Real-Time Backend

Design: Live Sports

At the moment of the winning goal in a World Cup final, the infrastructure must deliver the event to 500M screens within half a second. Not in a minute. Not in 10 seconds. In 500 milliseconds.

ESPN+ held 22M concurrent connections during the 2023 NBA Finals, more than the population of Australia
Akamai absorbed peak load of 60 Tbps during the World Cup, comparable to all of US internet traffic in 2005
Twitter recorded 7,196 tweets per second at the moment of the 2014 World Cup final goal. Sports peaks are sharper than any other event
Super Bowl 2023: 120M viewers, peak load on betting servers grew 40 times in 3 seconds at the moment of a touchdown

Live broadcast architecture

The 2022 World Cup final reached a peak audience of 1.5 billion people. The ESPN+ infrastructure held 22 million concurrent connections during the 2023 NBA Finals. Loads like that need a multi-layer architecture. A single monolith with a WebSocket server would collapse in the first seconds.

Base layers of the system

**Ingest Service** receives events from official Stats APIs (Stats Perform, Sportradar) through HTTP polling every 200 to 500 ms or via their push webhooks, then publishes normalized events into Kafka. Each sport is its own topic (`events.football`, `events.basketball`), which lets the processing scale independently.

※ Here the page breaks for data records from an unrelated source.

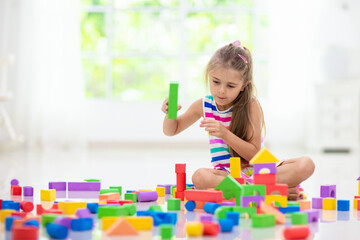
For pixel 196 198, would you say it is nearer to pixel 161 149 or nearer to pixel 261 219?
pixel 261 219

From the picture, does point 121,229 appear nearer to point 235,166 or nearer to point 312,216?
point 312,216

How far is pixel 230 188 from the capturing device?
1706mm

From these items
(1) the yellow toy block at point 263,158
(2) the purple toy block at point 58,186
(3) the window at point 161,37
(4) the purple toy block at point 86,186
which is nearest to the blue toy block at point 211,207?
(1) the yellow toy block at point 263,158

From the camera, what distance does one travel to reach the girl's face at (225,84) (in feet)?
6.47

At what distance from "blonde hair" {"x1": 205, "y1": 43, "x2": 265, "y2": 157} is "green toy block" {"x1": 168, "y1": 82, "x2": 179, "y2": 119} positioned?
6.5 inches

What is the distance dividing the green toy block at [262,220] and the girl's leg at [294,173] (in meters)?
0.46

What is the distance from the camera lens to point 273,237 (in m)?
1.30

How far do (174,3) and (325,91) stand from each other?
166 centimetres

**Event Processor** is a Kafka consumer that enriches the raw event: it adds team metadata, updates the score, computes statistics. Processed events are sent to the pub/sub bus and at the same time written to Redis for caching the current match state.

Two transports for clients: **SSE** (Server-Sent Events) for browsers is easier to operate and has auto-reconnect built in. **WebSocket** is for mobile apps and cases that need a two-way channel (chat, betting). ESPN runs both in parallel.

The `seq` field is critical: on reconnect the client sends `Last-Event-ID: <seq>` and only receives the missed events, not a full match replay. This cuts load during mass reconnects (for example, after a commercial break).

Why does each sport get its own Kafka topic instead of a single shared one?

Fan-out to millions of subscribers

When Cristiano Ronaldo scores at minute 89 of the final, 50 million connected clients need to be notified within 500 ms. A simple loop over WebSocket connections in one process is O(N) on a single thread. For 50M users that takes minutes, while the delay must stay under 1 second.

Hierarchical fan-out

The answer is **multi-level fan-out**. A single source publishes the event to a pub/sub bus (Redis Pub/Sub or a custom Kafka-based implementation). Thousands of edge servers around the world subscribe to the bus. Each edge server then pushes the event to its own 20k to 50k connected clients.

Layer	Node count	Clients per node	Latency
Event Processor	10 to 20	-	0 ms (source)
Regional Fan-out	100 to 200	-	10 to 50 ms
Edge WebSocket	2000 to 5000	10k to 50k	50 to 200 ms
Client	50M+	-	endpoint

Each edge node holds a Map `matchId -> Set<WebSocket>` in memory. On connect, the client registers in the right Map by the matchId in the URL. On a goal the event travels through Kafka -> Event Processor -> Redis Pub/Sub -> every edge node -> every client of each node.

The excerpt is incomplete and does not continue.